户部尚书蔡元的声音带着不易察觉的颤抖:“陛下,江南道28处河堤决堤,水没万顷,房屋倒塌无数,百姓死伤难计,杨子卫已赴灾地救灾,然连月暴雨,河水直涨难消,盗匪乘机洗劫,官绅百姓皆受其害,各府、县均有衙官殉难,州、道急报已有数起民变,杨子卫及道、州、府、县各级官兵极力弹压,可依旧杯水车薪,道阁何郑才八百里急奏,请调淮扬、杨江二卫驰援,并……截留江南道四百万石税粮,以救燃眉!”

“不可!”兵部尚书严时一步踏出,声如铁石,“此粮乃北疆军储,岂能动用!”

“严尚书!”蔡元须发微张“北疆可有大战?户部月前已拨三百万石!江南乃赋税根本,根基若烂,何谈枝叶!”

“大战?”严时猛地转身,面向御座,笏板几乎捏碎“陛下,今晨军报!近月来北域暴雪不断,冻死牛马羊无数,鞑靼本部已发兵百万直逼北疆!白刹、鲜乌、韩卑三部狼烟同起!西疆拒西将军秦赢来报,西域九域、沙楼亦有北进之举!六部若合流,敌锋恐近千万!北疆兵力仅二百万,虽可弃郊野小城据大城而守,然各重城存粮不足半年!北疆危矣!!”

殿中死寂,只有粗重的呼吸

“严尚书”一个清朗却坚毅的声音从后排响起,新科状元王君出列,目光灼灼“据城而守?那城外亿万黎庶,便任由胡骑屠戮吗?前朝‘弃土保军’之旧事犹在,民心若失,雄关亦为沙塔!”

严时额角青筋暴起:“王状元!本官祖籍亦是北疆!岂不知民之苦?然军略无妇人之仁!若关城有失,胡骑长驱直入,死的又何止关外之民?那时北疆尽糜,中原震动!两害相权,本官只能取其轻!”

“取其轻?”王君惨笑一声,向御座深深一揖,“陛下!臣有一策,或可缓北线之压:九域、沙楼与白刹等部世仇未消,可遣使分化,许以利诱,同时命拒西将军秦赢引兵威逼其边境,使其不敢妄动!”

兵部左侍郎胡忠立刻附和:“陛下,此策大善!西疆虽民少,然镇西将军白栖数十年经营,西昌、西康、武靖三城,却是城坚而粮多,迁郊民以入城,再派秦赢率领麾下百万之众进驻西三关,足可震慑!再派使臣以利诱之,许两国粮草,九域、沙楼便不足为虑!”

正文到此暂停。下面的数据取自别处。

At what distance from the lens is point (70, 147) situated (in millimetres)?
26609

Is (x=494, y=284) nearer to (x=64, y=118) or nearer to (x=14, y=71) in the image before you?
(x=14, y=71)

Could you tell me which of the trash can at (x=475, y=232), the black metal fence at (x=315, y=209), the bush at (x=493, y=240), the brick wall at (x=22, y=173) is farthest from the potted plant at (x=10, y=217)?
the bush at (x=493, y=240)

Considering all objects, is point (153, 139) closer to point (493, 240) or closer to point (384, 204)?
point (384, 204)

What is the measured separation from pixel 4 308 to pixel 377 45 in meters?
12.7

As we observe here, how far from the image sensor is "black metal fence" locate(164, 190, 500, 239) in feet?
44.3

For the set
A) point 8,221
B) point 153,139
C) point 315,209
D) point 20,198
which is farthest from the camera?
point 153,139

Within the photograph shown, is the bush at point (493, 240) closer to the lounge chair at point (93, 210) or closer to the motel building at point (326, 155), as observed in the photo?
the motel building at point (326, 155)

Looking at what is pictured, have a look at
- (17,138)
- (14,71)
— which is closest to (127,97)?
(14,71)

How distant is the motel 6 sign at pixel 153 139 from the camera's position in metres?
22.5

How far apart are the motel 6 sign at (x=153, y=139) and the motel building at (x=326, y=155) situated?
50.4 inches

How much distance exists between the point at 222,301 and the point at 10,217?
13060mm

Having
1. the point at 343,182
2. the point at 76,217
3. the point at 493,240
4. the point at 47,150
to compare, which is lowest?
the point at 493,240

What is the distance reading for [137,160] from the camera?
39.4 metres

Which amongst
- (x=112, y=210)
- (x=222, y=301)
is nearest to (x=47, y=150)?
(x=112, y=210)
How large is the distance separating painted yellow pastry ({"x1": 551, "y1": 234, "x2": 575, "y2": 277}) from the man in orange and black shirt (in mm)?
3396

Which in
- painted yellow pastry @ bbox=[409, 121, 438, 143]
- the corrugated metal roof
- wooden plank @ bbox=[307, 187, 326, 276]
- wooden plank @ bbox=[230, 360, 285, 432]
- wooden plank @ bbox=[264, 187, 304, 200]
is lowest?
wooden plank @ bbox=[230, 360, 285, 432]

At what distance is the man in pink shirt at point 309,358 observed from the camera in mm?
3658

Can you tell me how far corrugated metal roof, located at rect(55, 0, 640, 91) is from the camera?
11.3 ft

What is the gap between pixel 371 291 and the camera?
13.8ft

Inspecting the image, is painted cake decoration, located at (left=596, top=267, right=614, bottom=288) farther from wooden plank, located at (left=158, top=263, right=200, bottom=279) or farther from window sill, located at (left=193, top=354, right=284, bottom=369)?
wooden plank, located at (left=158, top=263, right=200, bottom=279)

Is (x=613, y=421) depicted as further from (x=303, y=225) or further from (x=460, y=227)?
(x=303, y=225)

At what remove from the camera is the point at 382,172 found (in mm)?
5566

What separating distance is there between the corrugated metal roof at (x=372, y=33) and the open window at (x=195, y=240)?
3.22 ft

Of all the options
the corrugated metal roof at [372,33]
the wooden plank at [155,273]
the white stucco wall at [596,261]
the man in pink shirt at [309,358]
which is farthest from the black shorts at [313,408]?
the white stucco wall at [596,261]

“胡侍郎!你兵部一张嘴,我户部跑断腿!如今国库老鼠饿得都要啃账本了!江南的粮,北疆的饷,西边的抚,东边的巡,哪一处不是窟窿?你告诉我,这‘利’从何而来?莫非去刮地三尺,逼出又一个闯王吗?!”蔡尚书再也按捺不住,出列气急败坏地高声道

胡侍郎问言立即补充道“许以利实乃权宜之策,效当年太祖高皇帝以[於商之地六百里]实乃本意”

“大胆!”礼部右侍郎沈进愤然出列”陛下,臣礼部右侍郎沈进参兵部左侍郎胡忠大不敬之罪,竟敢妄议太祖高皇帝……”礼部刚想继续说下去便听见

“够了。”

声音不高,却像冰水浇下。

龙椅上,皇上缓缓站起,他没有看任何人,只是走下御阶,步伐沉重,他先走到蔡元面前,拍了拍这位老臣的肩膀:“蔡卿,连年天灾兵祸,国库仍能维系,你功不可没。”

随即,他看向王君:“王卿之策,甚好,着你为中郎将,会同礼部,即日出使。”

最后,他停在严时面前,目光如刀:“严时。”

“臣在!”

“朕着你为西、北两道黜置使,兵马大元帅,赐符节,总揽边务,凡五品以下,可先斩后奏;事急可从权,节制州县兵马。”

随即皇上将太监所递之盘中的符节交到了严时的手中“朕授斯任,委以腹心。尔其体朕至意,旌别淑慝,勿惮权豪。务必使海岱澄清,寰宇肃靖。”

严时重重跪下,双手接过那冰凉的符节,喉头哽咽:“臣……万死不负!”

皇帝走回御座,却没有坐下,他扫视群臣,目光最终落向殿外铅灰色的天空,一字一句,砸在金砖之上:

“旨意。”

“第一,江南:调五道官仓九百万石,截留江南四百万石,星夜驰援,着吏部尚书高齐为黜置使,总领赈灾,准其便宜行事,淮扬、杨江二卫即刻开拔。”

“陛下,此五道官仓乃国之危机之时,应急所需粮草不可动啊”蔡尚书闻听急忙上奏

“现南有水灾民变匪乱,西、北两疆大敌扣关,东有扶桑屡犯我海疆,烽烟四起,当值之时,国已成危卵,还不危?”皇上质问道

“陛下…”大臣们皆都诚惶诚恐

皇上罢了罢了手

“臣,遵旨”蔡元闻后只能领命退回

皇上坐回大位,继续下旨道

“第二,北疆:原拨三百万石军粮,改送北三关。另从四靖道、皇庄,再调两千万石,全部北运。”这个数字让老太监李墨的眼皮剧烈一跳——先帝朝倾国之战,也不过此数。

“命秦国公、淮国公,各率二十万禁军北上。”

“命卫北将军吴离,领十万京宁卫,驰援北三关。”

“另着兵部会同京器司,整备甲胄弓弩火器等一应兵械火速解送军前,即发八百里加急勘合,沿途驿马尽充军用,敢有阻滞军务者,州府县官皆可先斩后奏”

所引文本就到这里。